Did you know that 65.8% of people think AI content is equal to or better than human writing?

This is incredible, at least to me. 

With so much AI-generated content generated in the last year, it has become harder to distinguish whether a human wrote it unless there is a label. 

So the question is: why stop writers from using AI? 

This question is worth asking, given that AI content is equal to or better than human-written content. 

Are there any risks regarding Google penalties

Is this content useful to people who read it?

Are there any ethical concerns? 

These are the questions we are going to answer in this article. 

Ethical concerns in using generative AI 

By now, you’re likely familiar with generative AI and its various use cases, particularly in digital marketing. Many have written about integrating it into SEO and PPC efforts.

While generative AI can streamline and enhance content creation, it raises ethical concerns, particularly regarding the originality and authenticity of the content. 

These concerns are valid and important to consider. 

Authenticity and misinformation

Generative AI can create highly realistic and convincing content, which raises concerns about the potential for spreading misinformation. 

For example, deepfakes (synthetic media where a person in an existing image or video is replaced with someone else’s likeness) can be used to create false narratives or impersonate individuals, potentially leading to serious social and political repercussions.

Intellectual property rights

The New York Times sued Microsoft in December last year over AI use of copyrighted work, as millions of articles were taken to train chatbots that now compete with the NYT.

However, people and businesses generally accept “stealing” copyrighted work from search engines. That’s because there is a clear benefit for everyone involved: Google sends billions of visitors to sites globally.

Visitors are then converted into money, and that’s how the SEO industry was born. 

So, how does this fit into the ethical considerations? 

  • Fair use vs. exploitation: Most online experiences involve a search engine. Google-owned sites are the most-visited multi-platform web property in the U.S. 
  • Transparency and attribution: Google and other search engines provide a link to websites, which represents the attribution to their work.

Intellectual property is taken more seriously when only one party will benefit from AI-generated content. The important thing is that content is attributed to the original creator with a win-win approach.

Dig deeper: How to prevent AI from taking your content

Bias and fairness

AI systems can identify and amplify biases present in their training data. This can lead to unfair or discriminatory outcomes, particularly in sensitive applications like recruitment, law enforcement, and credit scoring.

Bias is commonly referred to as an error in the decision-making process that results in unfair outcomes. 

In the context of AI, bias can be found when AI content is the result of discriminatory training. 

For example, when prompted to generate images of CEOs, AI models such as Midjourney, OpenAI’s DALL-E and Stable Diffusion predominantly produced images of men, reflecting gender bias.
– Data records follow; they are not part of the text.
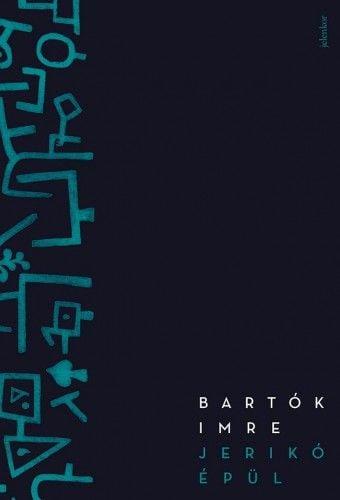Jerikó épül - Bartók Imre |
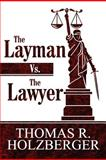 The Layman vs. the Lawyer, Thomas R. Holzberger, 1462652018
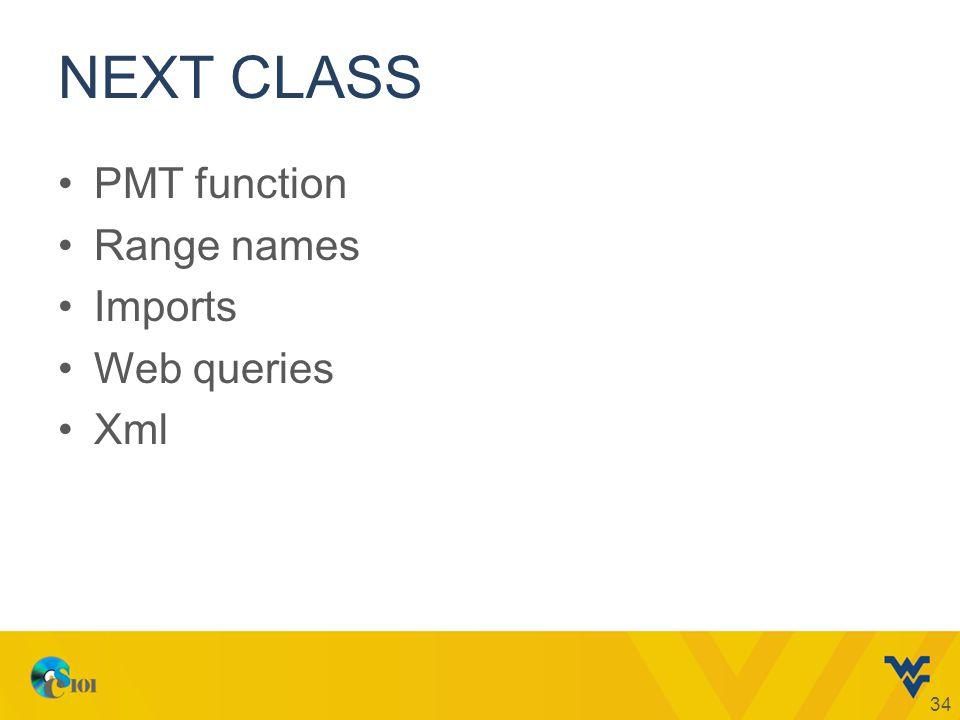 NEXT CLASS PMT function Range names Imports Web queries Xml 34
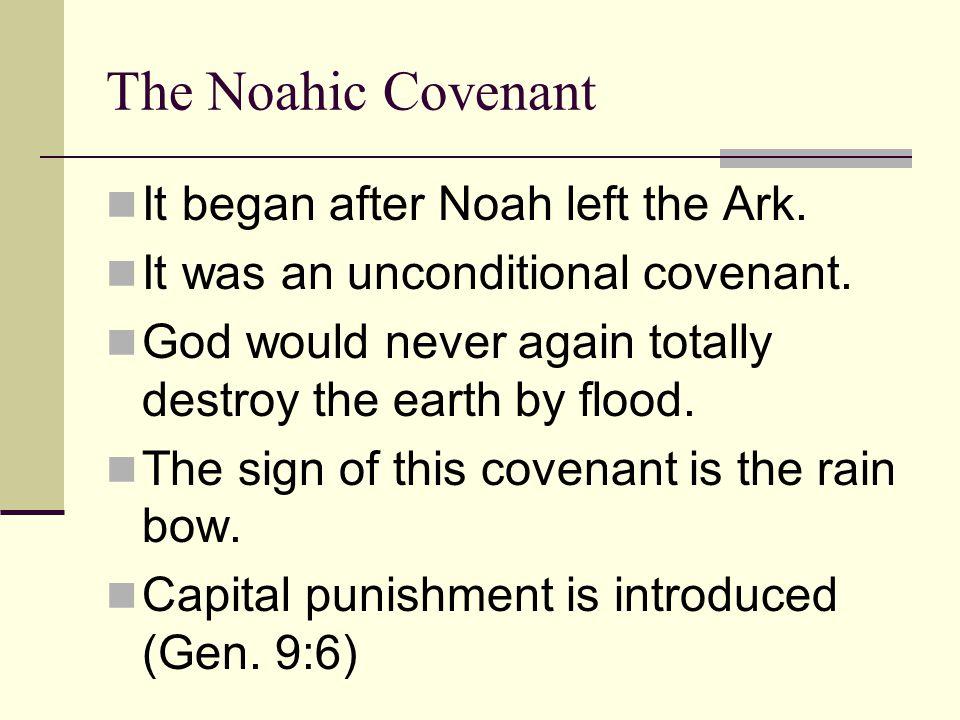 The Noahic Covenant It began after Noah left the Ark.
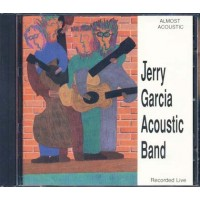 Jerry Garcia Acoustic Band - Almost Acoustic (Concensus Reality) Cd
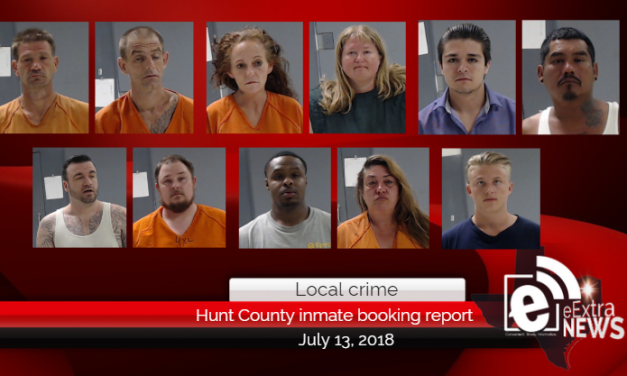 Hunt County inmate booking report || July 13, 2018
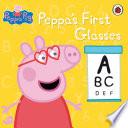 Peppa Pig  Peppa s First Glasses Book PDF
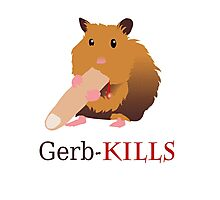 Gerb-Kills Photographic Print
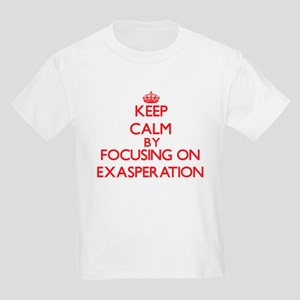 Keep Calm by focusing on EXASPERATION T-Shirt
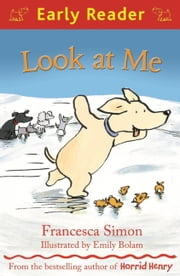 Look at Me (Early Reader) ebook by Francesca Simon,Emily Bolam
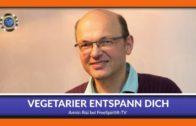 Vegetarier entspann Dich – Armin Risi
This bias mirrors the underrepresentation of women in CEO positions in the real world.

That’s why it’s important to fact-check AI-written content. 

Dig deeper: Ethical AI in SEO: Ensuring responsible implementation

Are there any risks regarding SEO penalties? 

One of the most frequently asked questions about AI content is whether sites are penalized for using it. 

The simple answer is yes, they are, but not always. 

It depends on a few factors, for example, whether the content is helpful for search engines and readers. 

Here are some reasons why Google might penalize your website for using AI-generated content: 

Lack of E-E-A-T

Search engines evaluate the experience, expertise, authoritativeness, and trustworthiness (E-E-A-T) of the content for certain topics, particularly in sensitive areas like health, finance, or legal advice. 

We have seen many websites losing traffic because of the lack of proof that the authors were knowledgeable. 

In a recent viral story, a website went from 1 million organic visitors to 0 in 3 months. This massive traffic loss is attributed to – although not confirmed by the website – incorrect content. 

The content, consisting of over 1,000 articles written with AI, displayed erroneous Excel formulas on a large scale, proving unhelpful to readers.

Duplication and plagiarism

Generative AI might inadvertently produce content that is too similar to existing material on the web, leading to issues of duplication or plagiarism. 

Search engines penalize websites for content that is not original or is seen as an attempt to manipulate search rankings by copying existing content.

Here is Google’s stance on plagiarized content: 

“Scraped content, even from high-quality sources, without additional useful services or content provided by your site may not provide added value to users. It may also constitute copyright infringement. A site may also be demoted if a significant number of valid legal removal requests have been received.”

If Google believes you have violated its policies, it can issue penalties through manual actions.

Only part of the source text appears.